> _WHAT YOU ARE ASKED TO DO_
Output exactly, please, the lines of the records below from the one containing "In the image, does" through the final line.

> _EXERCISE INPUT_
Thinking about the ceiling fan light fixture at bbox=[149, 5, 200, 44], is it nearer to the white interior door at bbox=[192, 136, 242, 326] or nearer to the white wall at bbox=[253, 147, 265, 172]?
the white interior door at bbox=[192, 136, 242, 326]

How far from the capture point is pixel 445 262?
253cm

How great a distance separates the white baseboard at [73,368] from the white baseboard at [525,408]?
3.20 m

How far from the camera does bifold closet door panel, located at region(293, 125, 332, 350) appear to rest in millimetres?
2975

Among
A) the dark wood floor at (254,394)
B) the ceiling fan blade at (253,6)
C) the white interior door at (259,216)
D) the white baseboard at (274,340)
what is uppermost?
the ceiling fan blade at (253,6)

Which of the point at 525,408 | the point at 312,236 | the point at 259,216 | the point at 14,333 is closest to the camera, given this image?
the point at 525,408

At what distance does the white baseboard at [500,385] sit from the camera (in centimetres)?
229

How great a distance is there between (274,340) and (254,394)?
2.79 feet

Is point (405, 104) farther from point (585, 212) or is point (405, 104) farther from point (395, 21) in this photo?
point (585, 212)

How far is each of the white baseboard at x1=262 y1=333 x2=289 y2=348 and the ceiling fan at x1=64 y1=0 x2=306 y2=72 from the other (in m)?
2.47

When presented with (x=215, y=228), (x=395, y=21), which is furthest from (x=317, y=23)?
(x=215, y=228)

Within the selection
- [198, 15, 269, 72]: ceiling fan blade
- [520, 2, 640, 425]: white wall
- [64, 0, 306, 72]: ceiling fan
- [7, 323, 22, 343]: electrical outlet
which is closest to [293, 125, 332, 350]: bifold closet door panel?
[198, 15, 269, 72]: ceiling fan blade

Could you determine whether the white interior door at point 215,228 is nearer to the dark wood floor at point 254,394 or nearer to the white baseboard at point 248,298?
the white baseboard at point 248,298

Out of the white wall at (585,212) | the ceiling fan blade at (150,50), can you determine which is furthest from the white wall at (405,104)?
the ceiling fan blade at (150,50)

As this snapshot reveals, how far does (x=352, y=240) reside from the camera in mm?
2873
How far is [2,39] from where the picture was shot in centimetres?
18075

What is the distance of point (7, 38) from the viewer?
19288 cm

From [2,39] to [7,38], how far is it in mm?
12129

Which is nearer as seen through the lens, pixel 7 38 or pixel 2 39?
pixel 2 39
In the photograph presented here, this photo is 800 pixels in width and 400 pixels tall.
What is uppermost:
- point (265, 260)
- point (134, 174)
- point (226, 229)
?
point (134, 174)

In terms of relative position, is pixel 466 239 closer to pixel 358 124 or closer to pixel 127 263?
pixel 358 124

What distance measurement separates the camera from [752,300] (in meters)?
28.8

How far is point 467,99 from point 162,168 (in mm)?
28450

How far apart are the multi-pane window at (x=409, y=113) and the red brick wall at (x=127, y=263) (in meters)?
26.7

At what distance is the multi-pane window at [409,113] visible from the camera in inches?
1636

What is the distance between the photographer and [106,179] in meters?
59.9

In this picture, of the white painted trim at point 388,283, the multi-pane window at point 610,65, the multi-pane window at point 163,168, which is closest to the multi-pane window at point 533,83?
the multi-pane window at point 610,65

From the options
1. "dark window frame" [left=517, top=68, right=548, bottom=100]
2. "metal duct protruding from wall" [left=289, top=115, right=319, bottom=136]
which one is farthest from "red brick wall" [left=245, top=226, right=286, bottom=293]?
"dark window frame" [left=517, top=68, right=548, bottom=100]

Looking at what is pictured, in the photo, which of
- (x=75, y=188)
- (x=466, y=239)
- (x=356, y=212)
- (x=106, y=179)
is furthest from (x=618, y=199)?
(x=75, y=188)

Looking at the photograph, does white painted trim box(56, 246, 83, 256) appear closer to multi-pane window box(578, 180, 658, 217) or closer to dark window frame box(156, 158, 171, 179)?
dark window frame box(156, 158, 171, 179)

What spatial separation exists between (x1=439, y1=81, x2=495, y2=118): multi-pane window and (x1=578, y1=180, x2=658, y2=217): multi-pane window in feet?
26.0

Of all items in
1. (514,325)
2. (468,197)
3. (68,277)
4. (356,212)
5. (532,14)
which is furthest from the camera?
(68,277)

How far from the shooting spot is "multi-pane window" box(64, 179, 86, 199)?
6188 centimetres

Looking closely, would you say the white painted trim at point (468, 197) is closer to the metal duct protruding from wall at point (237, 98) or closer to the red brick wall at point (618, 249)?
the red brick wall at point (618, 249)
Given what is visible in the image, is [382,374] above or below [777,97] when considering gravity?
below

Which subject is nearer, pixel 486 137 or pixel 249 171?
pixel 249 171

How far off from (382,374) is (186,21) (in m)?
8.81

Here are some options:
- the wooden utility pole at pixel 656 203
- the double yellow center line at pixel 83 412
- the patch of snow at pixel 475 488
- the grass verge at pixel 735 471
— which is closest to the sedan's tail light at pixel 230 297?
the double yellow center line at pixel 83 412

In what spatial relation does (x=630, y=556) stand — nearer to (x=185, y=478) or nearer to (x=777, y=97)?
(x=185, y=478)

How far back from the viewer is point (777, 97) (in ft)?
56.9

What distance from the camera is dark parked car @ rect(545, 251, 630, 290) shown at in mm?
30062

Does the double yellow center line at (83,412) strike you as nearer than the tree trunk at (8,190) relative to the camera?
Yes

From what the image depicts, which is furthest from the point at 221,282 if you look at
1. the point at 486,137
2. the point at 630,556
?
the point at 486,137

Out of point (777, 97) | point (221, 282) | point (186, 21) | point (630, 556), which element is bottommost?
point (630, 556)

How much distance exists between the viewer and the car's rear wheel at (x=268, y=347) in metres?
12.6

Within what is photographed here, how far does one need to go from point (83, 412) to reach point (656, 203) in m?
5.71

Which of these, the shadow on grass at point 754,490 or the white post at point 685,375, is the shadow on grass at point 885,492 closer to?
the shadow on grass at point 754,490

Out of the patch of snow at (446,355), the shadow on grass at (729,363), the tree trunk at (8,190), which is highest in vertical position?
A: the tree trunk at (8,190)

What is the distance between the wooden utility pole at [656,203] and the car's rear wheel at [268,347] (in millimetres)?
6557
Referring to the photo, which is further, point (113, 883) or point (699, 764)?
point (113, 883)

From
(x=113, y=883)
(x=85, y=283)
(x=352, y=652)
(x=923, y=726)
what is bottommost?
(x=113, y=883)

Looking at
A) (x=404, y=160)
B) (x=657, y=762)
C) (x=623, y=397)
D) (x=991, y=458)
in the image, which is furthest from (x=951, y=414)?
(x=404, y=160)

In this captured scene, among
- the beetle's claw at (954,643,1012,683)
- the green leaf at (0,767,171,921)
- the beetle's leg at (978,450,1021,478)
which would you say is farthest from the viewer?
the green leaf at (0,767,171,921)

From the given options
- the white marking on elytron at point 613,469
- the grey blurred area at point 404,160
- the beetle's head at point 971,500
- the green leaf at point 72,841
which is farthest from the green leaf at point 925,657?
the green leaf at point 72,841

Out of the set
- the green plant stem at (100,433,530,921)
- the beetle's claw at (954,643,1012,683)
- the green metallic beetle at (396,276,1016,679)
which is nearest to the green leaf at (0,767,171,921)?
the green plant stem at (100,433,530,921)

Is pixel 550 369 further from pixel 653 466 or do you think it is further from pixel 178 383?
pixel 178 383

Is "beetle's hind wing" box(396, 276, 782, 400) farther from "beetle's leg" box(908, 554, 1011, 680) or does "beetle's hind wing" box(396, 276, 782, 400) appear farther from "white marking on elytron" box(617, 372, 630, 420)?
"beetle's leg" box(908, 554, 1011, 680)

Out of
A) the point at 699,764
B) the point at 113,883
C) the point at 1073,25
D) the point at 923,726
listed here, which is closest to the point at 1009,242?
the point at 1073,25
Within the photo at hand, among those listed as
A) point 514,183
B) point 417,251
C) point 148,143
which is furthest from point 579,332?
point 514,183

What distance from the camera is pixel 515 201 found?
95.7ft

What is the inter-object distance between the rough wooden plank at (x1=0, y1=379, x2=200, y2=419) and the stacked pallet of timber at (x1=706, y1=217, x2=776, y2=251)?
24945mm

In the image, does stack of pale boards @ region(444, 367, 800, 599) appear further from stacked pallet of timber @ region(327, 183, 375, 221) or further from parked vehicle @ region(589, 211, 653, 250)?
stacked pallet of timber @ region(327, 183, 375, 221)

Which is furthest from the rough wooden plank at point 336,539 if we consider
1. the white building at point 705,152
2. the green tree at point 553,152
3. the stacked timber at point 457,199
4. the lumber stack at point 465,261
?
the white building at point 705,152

> _TASK ANSWER_
In the image, does stack of pale boards @ region(444, 367, 800, 599) appear further from stacked pallet of timber @ region(327, 183, 375, 221) or further from parked vehicle @ region(589, 211, 653, 250)?
stacked pallet of timber @ region(327, 183, 375, 221)

Which is furthest from the rough wooden plank at point 336,539 if we consider
1. the white building at point 705,152
2. the green tree at point 553,152
3. the stacked timber at point 457,199
4. the lumber stack at point 465,261
?
the white building at point 705,152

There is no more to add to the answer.